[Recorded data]

+ + + + +

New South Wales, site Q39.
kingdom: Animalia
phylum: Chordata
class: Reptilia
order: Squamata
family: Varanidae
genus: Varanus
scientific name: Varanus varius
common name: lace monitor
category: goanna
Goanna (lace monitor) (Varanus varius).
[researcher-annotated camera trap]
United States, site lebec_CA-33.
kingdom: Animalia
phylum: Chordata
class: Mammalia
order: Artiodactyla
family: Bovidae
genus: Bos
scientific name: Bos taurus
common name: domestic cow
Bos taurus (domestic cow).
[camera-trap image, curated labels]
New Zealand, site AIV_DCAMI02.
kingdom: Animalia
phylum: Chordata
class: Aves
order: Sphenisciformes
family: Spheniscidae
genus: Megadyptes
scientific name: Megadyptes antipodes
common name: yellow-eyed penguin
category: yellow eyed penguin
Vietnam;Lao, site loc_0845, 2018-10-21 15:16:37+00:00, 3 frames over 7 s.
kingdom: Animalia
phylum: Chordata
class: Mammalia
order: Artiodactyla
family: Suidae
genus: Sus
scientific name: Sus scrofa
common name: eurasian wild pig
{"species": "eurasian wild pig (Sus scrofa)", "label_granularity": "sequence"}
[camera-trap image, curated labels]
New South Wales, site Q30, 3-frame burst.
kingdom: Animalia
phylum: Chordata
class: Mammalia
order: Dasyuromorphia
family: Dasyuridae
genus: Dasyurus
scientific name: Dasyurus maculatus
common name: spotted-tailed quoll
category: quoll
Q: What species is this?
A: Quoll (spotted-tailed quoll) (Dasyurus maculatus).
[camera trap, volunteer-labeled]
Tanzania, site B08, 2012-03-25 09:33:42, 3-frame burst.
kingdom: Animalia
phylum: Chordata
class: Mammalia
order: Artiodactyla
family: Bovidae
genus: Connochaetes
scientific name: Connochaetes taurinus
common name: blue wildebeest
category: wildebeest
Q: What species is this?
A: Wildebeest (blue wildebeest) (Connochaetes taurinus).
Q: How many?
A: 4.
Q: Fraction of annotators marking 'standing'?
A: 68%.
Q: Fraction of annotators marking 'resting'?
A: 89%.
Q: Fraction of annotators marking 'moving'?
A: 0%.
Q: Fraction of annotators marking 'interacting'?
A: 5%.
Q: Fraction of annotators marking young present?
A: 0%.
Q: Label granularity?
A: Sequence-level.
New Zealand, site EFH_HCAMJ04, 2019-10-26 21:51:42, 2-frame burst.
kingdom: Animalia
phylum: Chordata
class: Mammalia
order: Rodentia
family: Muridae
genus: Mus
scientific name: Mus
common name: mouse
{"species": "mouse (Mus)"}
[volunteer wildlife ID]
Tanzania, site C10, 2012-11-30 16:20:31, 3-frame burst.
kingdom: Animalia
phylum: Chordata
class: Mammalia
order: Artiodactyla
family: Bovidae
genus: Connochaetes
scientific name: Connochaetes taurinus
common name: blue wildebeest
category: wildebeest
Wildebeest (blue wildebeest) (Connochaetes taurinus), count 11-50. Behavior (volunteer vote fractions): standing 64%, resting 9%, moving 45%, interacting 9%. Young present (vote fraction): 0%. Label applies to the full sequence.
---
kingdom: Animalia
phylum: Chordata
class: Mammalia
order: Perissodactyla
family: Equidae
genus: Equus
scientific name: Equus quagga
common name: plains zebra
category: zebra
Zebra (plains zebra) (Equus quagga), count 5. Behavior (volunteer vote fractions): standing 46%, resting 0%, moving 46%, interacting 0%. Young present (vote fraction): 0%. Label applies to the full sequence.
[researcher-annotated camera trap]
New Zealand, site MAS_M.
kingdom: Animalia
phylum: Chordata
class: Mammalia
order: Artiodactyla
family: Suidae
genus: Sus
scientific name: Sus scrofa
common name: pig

+ + + + +

After locating the line that contains "Q: Fraction of annotators marking 'moving'?", please copy exactly every line from the start of the records through it, and nothing else.

### ANSWER BOX:
New South Wales, site Q39.
kingdom: Animalia
phylum: Chordata
class: Reptilia
order: Squamata
family: Varanidae
genus: Varanus
scientific name: Varanus varius
common name: lace monitor
category: goanna
Goanna (lace monitor) (Varanus varius).
[researcher-annotated camera trap]
United States, site lebec_CA-33.
kingdom: Animalia
phylum: Chordata
class: Mammalia
order: Artiodactyla
family: Bovidae
genus: Bos
scientific name: Bos taurus
common name: domestic cow
Bos taurus (domestic cow).
[camera-trap image, curated labels]
New Zealand, site AIV_DCAMI02.
kingdom: Animalia
phylum: Chordata
class: Aves
order: Sphenisciformes
family: Spheniscidae
genus: Megadyptes
scientific name: Megadyptes antipodes
common name: yellow-eyed penguin
category: yellow eyed penguin
Vietnam;Lao, site loc_0845, 2018-10-21 15:16:37+00:00, 3 frames over 7 s.
kingdom: Animalia
phylum: Chordata
class: Mammalia
order: Artiodactyla
family: Suidae
genus: Sus
scientific name: Sus scrofa
common name: eurasian wild pig
{"species": "eurasian wild pig (Sus scrofa)", "label_granularity": "sequence"}
[camera-trap image, curated labels]
New South Wales, site Q30, 3-frame burst.
kingdom: Animalia
phylum: Chordata
class: Mammalia
order: Dasyuromorphia
family: Dasyuridae
genus: Dasyurus
scientific name: Dasyurus maculatus
common name: spotted-tailed quoll
category: quoll
Q: What species is this?
A: Quoll (spotted-tailed quoll) (Dasyurus maculatus).
[camera trap, volunteer-labeled]
Tanzania, site B08, 2012-03-25 09:33:42, 3-frame burst.
kingdom: Animalia
phylum: Chordata
class: Mammalia
order: Artiodactyla
family: Bovidae
genus: Connochaetes
scientific name: Connochaetes taurinus
common name: blue wildebeest
category: wildebeest
Q: What species is this?
A: Wildebeest (blue wildebeest) (Connochaetes taurinus).
Q: How many?
A: 4.
Q: Fraction of annotators marking 'standing'?
A: 68%.
Q: Fraction of annotators marking 'resting'?
A: 89%.
Q: Fraction of annotators marking 'moving'?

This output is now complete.